PROBLEM SET —
a: From the re-run documentation, copy the part that begins at "The re-run state machine operates" and ends after "and re-runs on different hardware.", changing every "GPU" to "accelerator".
b: In the re-run documentation, what happens during the in-place first re-run when validation fails?

** start of PASSAGE GIVEN **

Automatic Re-run Logic: Detects unexpected results and automatically re-runs computations to verify reproducibility.
Error Attribution: Classifies issues as transient errors, persistent errors, or correct results.
Multi-stage Validation: Uses in-place re-runs and checkpoint-based re-runs on different hardware.
Determinism Tracking: Can report statistics on computational non-determinism.
State Management: Handles RNG state and data iterator state for reproducible re-runs.

How It Works#

The re-run state machine operates through several stages:

Initial Run: Executes the training step normally, validating results.
First Re-run (In-place): If validation fails, re-runs on the same GPU to check reproducibility.
Second Re-run (Different GPU): If the issue is reproducible, saves checkpoint and re-runs on different hardware.
Attribution: Determines if the issue is a transient error, persistent error, or correct result.

Configuration#

Configure the re-run state machine through bridge.training.config.RerunStateMachineConfig:

from megatron.bridge.training.config import RerunStateMachineConfig

# Configure re-run state machine in your config
config.rerun_state_machine = RerunStateMachineConfig(
    rerun_mode="validate_results",  # or "report_stats" or "disabled"
    check_for_nan_in_loss=True,
    check_for_spiky_loss=False,
    error_injection_rate=0,  # For testing only
    error_injection_type="transient_error",
)

Configuration Options#

Parameter	Type	Default	Description
`rerun_mode`	`str`	`"disabled"`	Operating mode: `"disabled"`, `"validate_results"`, or `"report_stats"`
`check_for_nan_in_loss`	`bool`	`True`	Check for NaN values in loss
`check_for_spiky_loss`	`bool`	`False`	Check for unexpectedly large loss values
`error_injection_rate`	`int`	`0`	Rate for injecting test errors (testing only)
`error_injection_type`	`str`	`"transient_error"`	Type of error to inject for testing

Operating Modes#

1. Disabled Mode (`disabled`)#

Purpose: No result validation or re-run logic.
Behavior: Training proceeds normally without any result checking.
Use Case: When re-run overhead is not acceptable or validation is not needed.

2. Report Stats Mode (`report_stats`)#

Purpose: Collect statistics on computational determinism.
Behavior: Re-runs every step once to measure variability.

** end of PASSAGE GIVEN **
** start of LISTED ENTRIES **

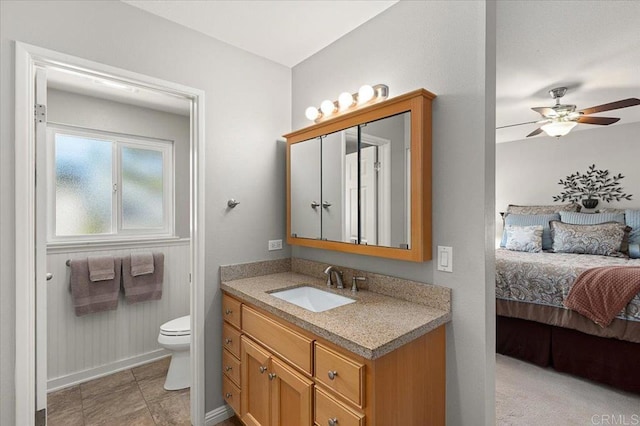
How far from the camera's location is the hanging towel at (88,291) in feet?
8.14

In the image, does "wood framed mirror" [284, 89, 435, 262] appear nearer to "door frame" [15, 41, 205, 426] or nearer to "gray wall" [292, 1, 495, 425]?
"gray wall" [292, 1, 495, 425]

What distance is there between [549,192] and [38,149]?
5836mm

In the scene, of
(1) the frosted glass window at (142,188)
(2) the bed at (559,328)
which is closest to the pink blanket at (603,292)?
(2) the bed at (559,328)

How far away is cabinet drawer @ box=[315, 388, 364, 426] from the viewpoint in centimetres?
112

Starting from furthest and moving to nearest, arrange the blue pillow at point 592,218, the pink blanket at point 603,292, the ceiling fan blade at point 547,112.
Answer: the blue pillow at point 592,218 < the ceiling fan blade at point 547,112 < the pink blanket at point 603,292

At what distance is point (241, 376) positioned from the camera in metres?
1.85

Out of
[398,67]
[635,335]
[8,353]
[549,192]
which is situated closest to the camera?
[8,353]

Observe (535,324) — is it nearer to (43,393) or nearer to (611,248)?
(611,248)

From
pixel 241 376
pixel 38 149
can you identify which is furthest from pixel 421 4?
pixel 241 376

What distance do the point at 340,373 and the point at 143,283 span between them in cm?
235

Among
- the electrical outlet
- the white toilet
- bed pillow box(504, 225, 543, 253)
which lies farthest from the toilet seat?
bed pillow box(504, 225, 543, 253)

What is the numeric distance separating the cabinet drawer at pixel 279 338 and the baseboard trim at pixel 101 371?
1.67 m

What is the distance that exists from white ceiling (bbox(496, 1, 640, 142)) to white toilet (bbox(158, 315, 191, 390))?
10.6 ft

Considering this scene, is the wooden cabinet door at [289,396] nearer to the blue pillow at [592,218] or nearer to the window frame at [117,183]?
the window frame at [117,183]
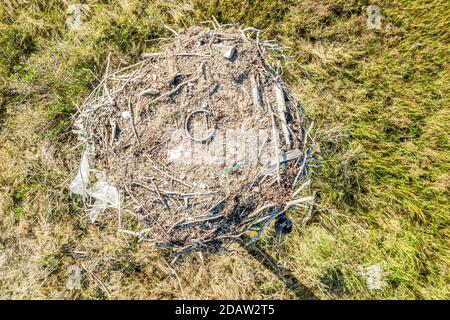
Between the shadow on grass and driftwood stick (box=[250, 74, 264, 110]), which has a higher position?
driftwood stick (box=[250, 74, 264, 110])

** end of LISTED ENTRIES **

FINAL RESULTS —
a:
The re-run state machine operates through several stages:

Initial Run: Executes the training step normally, validating results.
First Re-run (In-place): If validation fails, re-runs on the same accelerator to check reproducibility.
Second Re-run (Different accelerator): If the issue is reproducible, saves checkpoint and re-runs on different hardware.

b: The computation re-runs on the same GPU to check reproducibility.